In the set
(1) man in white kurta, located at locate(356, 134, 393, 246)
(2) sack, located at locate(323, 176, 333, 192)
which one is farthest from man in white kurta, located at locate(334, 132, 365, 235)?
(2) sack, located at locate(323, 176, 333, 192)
________________________
### Problem to work on
Print each line of the records above with no changes.

### Final result
In the set
(1) man in white kurta, located at locate(356, 134, 393, 246)
(2) sack, located at locate(323, 176, 333, 192)
which one is farthest from man in white kurta, located at locate(334, 132, 365, 235)?
(2) sack, located at locate(323, 176, 333, 192)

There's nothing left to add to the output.